Menurut Saut, politik uang akan menjauhkan Indonesia dari demokrasi. Ia menyebut, konteks demokrasi yang sebenarnya adalah masyarakat bebas memilih tanpa adanya iming-iming pemberian tertentu.
“Kalau kita mau negara sejahtera, baik yang dipilih dan pemilih dalam konteks demokrasi harus jauh dari perilaku politik uang,” kata Saut kepada era.id melalui pesan singkat, Selasa (26/6/2018).
Baca Juga: Pilkada Jangan Sampai Memecah Bangsa
Saut menilai, politik uang dapat menimbulkan konflik kepentingan. Lebih lanjut, hal ini akan berdampak pada kesejahteraan masyarakat.
"Kepemimpinan bisa menyimpang, dan yang menderita dan tidak sejahtera ya pasti masyarakat,” ungkapnya.
Saut menilai bila uang maupun benda-benda lain dijadikan syarat untuk memproduksi demokrasi, maka, bisa dipastikan hal itu akan mengganggu pembangunan yang berlanjut di daerah masing-masing cakada. Buntutnya, integritas akan goyah dan rakyat menjadi korban.
Sebelumnya, KPK melalui Juru Bicaranya juga mengingatkan agar masyarakat tidak memilih calon kepala daerah berdasarkan iming-iming uang. Sebab, hal itu berbahaya bagi kepemimpinan ke depan.
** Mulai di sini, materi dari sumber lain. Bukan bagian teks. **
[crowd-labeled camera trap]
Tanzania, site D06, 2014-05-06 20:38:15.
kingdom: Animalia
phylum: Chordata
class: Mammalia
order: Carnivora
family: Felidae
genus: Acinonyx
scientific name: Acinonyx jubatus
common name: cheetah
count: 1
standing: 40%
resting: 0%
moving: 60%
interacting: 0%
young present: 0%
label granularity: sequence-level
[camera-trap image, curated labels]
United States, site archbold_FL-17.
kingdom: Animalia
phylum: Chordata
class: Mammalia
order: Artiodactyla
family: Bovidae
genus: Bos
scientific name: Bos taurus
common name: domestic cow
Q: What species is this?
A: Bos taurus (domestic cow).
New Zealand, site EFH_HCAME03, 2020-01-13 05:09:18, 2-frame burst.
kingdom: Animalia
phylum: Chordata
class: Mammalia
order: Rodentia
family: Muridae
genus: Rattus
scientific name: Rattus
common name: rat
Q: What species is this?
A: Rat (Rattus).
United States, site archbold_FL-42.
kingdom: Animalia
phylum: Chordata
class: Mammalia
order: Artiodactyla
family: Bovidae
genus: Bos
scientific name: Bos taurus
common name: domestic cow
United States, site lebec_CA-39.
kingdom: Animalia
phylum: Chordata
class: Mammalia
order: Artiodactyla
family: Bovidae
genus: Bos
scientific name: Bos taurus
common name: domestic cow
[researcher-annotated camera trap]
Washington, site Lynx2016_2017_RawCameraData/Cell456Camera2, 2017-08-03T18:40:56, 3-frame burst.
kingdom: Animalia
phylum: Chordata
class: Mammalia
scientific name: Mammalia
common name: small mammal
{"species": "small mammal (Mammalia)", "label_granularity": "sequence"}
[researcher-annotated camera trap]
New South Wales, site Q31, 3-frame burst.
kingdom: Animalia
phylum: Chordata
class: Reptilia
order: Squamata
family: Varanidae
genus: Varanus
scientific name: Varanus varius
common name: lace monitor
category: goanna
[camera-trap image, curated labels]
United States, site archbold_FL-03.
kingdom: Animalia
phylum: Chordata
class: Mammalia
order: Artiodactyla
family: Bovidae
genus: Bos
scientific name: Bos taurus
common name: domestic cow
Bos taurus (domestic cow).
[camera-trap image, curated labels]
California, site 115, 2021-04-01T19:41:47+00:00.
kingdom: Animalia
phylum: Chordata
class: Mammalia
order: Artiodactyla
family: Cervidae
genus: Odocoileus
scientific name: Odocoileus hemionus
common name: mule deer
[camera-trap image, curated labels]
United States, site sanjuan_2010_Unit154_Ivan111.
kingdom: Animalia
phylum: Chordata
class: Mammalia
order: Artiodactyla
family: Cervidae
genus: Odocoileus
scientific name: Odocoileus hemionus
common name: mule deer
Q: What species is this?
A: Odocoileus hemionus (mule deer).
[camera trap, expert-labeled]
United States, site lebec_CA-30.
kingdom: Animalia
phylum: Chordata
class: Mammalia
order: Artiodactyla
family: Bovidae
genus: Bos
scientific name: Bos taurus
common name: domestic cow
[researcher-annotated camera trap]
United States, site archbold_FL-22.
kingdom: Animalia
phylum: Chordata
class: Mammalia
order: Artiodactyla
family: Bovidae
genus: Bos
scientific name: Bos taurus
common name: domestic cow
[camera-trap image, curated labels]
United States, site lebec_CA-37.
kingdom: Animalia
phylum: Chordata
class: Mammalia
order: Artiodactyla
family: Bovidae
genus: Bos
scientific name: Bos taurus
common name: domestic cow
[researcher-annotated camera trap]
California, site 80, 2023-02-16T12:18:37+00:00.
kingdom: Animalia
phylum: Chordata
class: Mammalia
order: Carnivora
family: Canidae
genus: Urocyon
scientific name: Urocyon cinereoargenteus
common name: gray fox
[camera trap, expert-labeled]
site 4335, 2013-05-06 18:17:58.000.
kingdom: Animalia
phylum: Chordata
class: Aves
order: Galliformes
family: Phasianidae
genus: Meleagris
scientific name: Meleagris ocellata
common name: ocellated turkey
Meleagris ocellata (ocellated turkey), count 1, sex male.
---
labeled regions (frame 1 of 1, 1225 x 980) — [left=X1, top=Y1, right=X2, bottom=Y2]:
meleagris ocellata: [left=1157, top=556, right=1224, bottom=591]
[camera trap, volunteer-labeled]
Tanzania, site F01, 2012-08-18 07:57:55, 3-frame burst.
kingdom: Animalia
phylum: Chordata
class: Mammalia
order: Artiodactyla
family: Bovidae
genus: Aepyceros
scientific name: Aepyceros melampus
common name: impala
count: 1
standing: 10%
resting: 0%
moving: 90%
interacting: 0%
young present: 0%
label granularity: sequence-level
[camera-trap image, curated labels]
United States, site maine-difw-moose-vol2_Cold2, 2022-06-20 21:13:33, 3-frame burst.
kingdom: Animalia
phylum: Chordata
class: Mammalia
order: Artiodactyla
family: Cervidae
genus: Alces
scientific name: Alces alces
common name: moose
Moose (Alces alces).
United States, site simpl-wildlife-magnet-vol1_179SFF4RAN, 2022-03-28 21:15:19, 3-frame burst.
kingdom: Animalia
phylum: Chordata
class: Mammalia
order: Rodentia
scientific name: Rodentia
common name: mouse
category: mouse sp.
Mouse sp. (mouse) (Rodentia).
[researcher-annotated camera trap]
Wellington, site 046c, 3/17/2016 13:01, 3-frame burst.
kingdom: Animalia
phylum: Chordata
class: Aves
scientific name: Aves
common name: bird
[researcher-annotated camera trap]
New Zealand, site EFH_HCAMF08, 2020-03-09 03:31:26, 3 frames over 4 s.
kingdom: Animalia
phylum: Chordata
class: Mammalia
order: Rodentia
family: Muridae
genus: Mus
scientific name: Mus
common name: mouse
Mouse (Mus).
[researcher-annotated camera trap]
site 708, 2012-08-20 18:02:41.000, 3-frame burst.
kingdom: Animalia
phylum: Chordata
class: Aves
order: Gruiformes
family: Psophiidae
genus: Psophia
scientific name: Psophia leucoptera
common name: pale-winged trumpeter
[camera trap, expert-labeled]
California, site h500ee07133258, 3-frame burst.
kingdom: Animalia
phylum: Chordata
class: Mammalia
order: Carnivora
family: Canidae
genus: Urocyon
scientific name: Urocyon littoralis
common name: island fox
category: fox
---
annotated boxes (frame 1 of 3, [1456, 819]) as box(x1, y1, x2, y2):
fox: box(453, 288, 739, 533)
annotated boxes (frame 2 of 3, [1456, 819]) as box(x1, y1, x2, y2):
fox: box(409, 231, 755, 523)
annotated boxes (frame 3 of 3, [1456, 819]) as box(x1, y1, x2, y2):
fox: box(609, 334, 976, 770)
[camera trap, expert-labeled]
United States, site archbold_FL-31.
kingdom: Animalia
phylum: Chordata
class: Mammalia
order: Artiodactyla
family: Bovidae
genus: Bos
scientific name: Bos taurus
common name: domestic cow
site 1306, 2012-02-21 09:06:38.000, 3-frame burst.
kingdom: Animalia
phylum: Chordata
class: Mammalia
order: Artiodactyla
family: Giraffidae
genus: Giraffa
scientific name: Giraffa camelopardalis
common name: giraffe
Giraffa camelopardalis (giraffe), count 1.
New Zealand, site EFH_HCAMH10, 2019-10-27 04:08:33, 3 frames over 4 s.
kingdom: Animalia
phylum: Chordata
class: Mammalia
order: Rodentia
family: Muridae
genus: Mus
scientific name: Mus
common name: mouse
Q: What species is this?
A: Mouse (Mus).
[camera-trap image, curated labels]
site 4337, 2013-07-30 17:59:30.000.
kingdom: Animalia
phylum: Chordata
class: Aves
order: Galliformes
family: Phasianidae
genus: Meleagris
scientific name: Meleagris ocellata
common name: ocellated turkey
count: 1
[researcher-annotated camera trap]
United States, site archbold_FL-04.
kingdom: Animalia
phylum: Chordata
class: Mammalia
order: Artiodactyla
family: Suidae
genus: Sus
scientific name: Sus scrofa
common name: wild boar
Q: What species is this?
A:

“Itu berbahaya sekali bagi masyarakat di daerah tersebut atau pun bagi pemimpin yang akan memimpin lima tahun ke depan,” kata Juru Bicara KPK Febri Diansyah kepada wartawan, Senin (25/6).
Baca Juga: Pilkada 2018, Jangan Kasih Ruang Serangan Fajar
Dalam kesempatan itu, Ia juga mengimbau agar masyarakat bersungguh-sungguh dalam memilih kepala daerah sehingga bisa membangun daerahnya selama lima tahun ke depan.
“Jadi masyarakat pilihlah pimpinan yang benar bisa menyejahterakan masyarakat. Kami merekomendasikan dan mengingatkan jangan sampai kita memilih berdasarkan preferensi politik uang. Karena akan merugikan masyarakat sendiri,” imbau Febri.